The killer wears an owl’s head mask. A bulky, feathery mask with dark eyes and a beak. What a fantastic look! And now imagine an actor wearing that owl’s head with a suit and flying through the air on stage during rehearsal for a musical rock number. This happens in the first five minutes of Stage Fright: Aquarius (1987) and at that point, how could it get any better? It will. That owl’s head is first worn by an actor in a musical that’s set to open soon, which is bizarrely about a psychopathic killer of women. Then later, that very same owl-head is worn by a psychopathic actor (not just any psycho killer but one who used to be an actor!) who has escaped from a mental hospital! The killer proceeds to lock both cast and crew into the theatre with him during one dark and stormy night.

Information shown >>
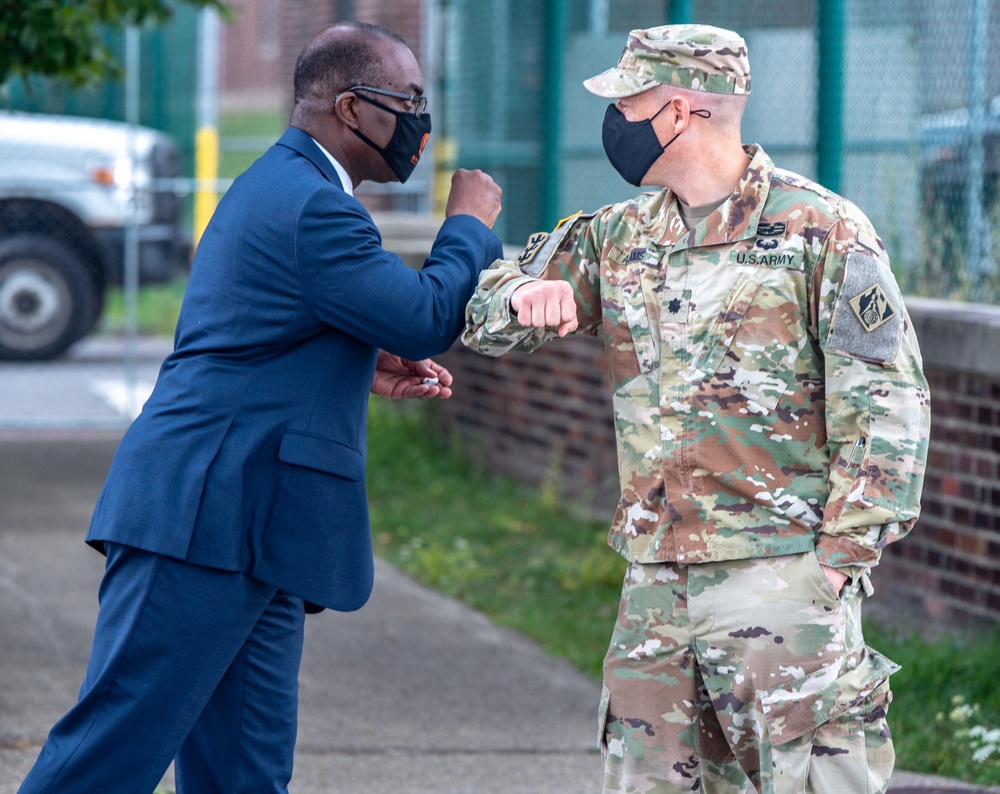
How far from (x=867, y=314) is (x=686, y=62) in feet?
1.96

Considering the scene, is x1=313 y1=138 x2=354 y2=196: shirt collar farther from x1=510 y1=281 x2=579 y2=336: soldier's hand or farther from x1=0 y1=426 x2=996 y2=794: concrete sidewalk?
x1=0 y1=426 x2=996 y2=794: concrete sidewalk

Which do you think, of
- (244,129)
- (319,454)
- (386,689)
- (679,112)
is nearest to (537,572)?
(386,689)

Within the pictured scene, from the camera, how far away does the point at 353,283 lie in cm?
288

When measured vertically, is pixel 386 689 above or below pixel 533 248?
below

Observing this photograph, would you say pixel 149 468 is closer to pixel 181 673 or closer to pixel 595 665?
pixel 181 673

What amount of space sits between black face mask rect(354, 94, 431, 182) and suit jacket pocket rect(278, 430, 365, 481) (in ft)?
1.95

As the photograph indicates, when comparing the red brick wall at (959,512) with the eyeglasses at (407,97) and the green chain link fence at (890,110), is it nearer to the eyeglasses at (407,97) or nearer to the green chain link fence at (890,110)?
the green chain link fence at (890,110)

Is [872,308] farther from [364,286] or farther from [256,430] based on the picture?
[256,430]

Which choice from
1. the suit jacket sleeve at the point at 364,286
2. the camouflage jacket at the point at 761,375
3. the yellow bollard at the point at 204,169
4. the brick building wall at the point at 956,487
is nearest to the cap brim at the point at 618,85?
the camouflage jacket at the point at 761,375

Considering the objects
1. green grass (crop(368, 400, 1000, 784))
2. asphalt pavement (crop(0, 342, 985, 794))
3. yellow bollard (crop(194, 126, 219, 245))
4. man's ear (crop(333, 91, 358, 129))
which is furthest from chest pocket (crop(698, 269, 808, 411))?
yellow bollard (crop(194, 126, 219, 245))

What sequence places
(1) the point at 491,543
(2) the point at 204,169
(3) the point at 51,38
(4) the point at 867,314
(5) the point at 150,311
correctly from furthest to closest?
(5) the point at 150,311 → (2) the point at 204,169 → (1) the point at 491,543 → (3) the point at 51,38 → (4) the point at 867,314

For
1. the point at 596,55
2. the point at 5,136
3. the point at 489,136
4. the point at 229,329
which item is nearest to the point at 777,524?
the point at 229,329

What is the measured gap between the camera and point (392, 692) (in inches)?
204

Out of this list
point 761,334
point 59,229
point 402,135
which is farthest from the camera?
point 59,229
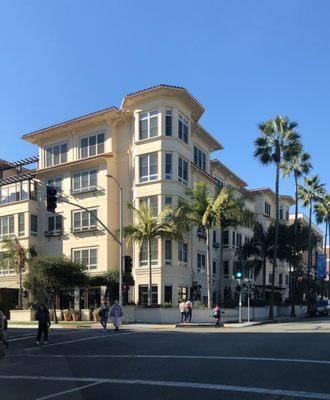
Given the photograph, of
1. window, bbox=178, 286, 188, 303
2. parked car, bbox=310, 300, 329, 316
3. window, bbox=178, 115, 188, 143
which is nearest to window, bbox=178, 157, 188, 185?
window, bbox=178, 115, 188, 143

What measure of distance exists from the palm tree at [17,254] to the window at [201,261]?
14301 mm

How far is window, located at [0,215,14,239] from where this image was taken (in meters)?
50.6

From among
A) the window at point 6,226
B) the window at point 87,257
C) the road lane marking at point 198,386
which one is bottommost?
the road lane marking at point 198,386

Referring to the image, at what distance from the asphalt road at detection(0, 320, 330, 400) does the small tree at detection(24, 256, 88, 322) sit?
19304 millimetres

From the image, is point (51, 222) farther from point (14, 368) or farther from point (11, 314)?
point (14, 368)

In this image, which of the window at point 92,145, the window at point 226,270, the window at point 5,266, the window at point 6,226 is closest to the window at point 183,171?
the window at point 92,145

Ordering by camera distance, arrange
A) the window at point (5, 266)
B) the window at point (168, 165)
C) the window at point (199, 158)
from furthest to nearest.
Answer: the window at point (199, 158), the window at point (5, 266), the window at point (168, 165)

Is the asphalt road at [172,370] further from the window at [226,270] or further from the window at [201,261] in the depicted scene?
the window at [226,270]

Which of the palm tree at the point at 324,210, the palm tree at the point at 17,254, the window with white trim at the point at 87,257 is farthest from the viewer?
the palm tree at the point at 324,210

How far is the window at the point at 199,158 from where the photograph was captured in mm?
49119

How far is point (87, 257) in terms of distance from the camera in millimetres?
46000

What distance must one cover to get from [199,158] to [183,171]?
241 inches

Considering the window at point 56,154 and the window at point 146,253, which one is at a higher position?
the window at point 56,154

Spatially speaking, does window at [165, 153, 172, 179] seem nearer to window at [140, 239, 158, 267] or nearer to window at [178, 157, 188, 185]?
window at [178, 157, 188, 185]
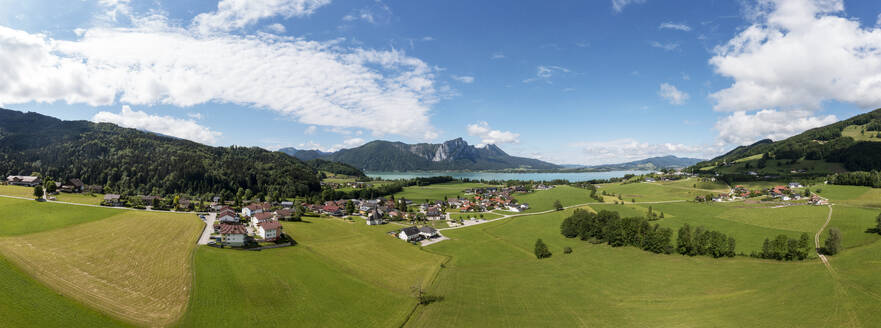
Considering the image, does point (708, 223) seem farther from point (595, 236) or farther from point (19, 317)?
point (19, 317)

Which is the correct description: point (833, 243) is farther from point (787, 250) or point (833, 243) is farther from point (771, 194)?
point (771, 194)

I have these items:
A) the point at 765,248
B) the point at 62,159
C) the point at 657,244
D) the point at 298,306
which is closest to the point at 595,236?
the point at 657,244

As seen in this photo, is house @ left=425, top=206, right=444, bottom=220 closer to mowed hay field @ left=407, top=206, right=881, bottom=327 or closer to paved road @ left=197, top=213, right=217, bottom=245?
mowed hay field @ left=407, top=206, right=881, bottom=327

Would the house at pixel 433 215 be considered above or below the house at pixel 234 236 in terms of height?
below

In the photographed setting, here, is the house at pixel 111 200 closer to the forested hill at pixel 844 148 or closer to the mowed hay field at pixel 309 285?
the mowed hay field at pixel 309 285

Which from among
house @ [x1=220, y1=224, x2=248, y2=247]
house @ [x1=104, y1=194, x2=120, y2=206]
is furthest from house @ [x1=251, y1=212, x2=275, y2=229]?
house @ [x1=104, y1=194, x2=120, y2=206]

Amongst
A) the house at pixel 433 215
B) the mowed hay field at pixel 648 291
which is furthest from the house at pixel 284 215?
the mowed hay field at pixel 648 291
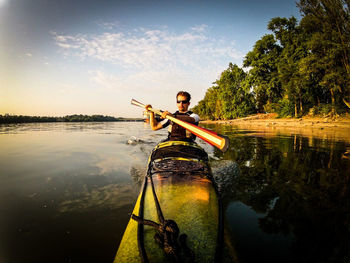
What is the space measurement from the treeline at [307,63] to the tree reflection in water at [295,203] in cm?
1991

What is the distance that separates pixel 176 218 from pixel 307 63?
26.5 metres

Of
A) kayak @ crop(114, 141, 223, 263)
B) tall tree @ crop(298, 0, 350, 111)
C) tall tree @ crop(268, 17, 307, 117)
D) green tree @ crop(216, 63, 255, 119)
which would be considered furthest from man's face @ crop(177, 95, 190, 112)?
green tree @ crop(216, 63, 255, 119)

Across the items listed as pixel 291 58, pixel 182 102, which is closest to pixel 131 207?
pixel 182 102

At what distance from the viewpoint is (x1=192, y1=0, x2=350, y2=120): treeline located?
18.8m

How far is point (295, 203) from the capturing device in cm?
321

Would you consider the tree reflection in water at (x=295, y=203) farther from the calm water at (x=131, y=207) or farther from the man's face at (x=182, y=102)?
the man's face at (x=182, y=102)

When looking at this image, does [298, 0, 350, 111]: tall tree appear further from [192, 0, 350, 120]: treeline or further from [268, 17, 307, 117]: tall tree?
[268, 17, 307, 117]: tall tree

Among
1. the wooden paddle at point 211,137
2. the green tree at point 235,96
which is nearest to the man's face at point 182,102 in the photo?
the wooden paddle at point 211,137

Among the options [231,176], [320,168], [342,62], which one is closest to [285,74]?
[342,62]

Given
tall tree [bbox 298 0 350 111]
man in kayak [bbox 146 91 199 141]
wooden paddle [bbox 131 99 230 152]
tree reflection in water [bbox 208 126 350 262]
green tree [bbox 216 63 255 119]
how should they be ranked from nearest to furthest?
1. tree reflection in water [bbox 208 126 350 262]
2. wooden paddle [bbox 131 99 230 152]
3. man in kayak [bbox 146 91 199 141]
4. tall tree [bbox 298 0 350 111]
5. green tree [bbox 216 63 255 119]

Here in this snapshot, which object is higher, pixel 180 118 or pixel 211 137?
pixel 180 118

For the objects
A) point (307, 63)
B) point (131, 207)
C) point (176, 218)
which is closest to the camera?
point (176, 218)

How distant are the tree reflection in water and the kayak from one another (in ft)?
2.25

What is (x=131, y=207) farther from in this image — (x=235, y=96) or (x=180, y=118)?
(x=235, y=96)
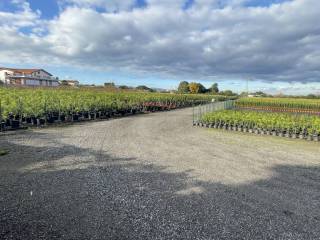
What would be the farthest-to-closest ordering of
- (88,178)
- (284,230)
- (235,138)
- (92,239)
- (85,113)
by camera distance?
(85,113) → (235,138) → (88,178) → (284,230) → (92,239)

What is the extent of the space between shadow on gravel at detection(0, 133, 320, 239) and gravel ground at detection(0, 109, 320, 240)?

What to produce >>
In the text about Stage Fright: Aquarius, where has the psychopathic actor escaped from?

Finished exercise >>
He has escaped from a mental hospital.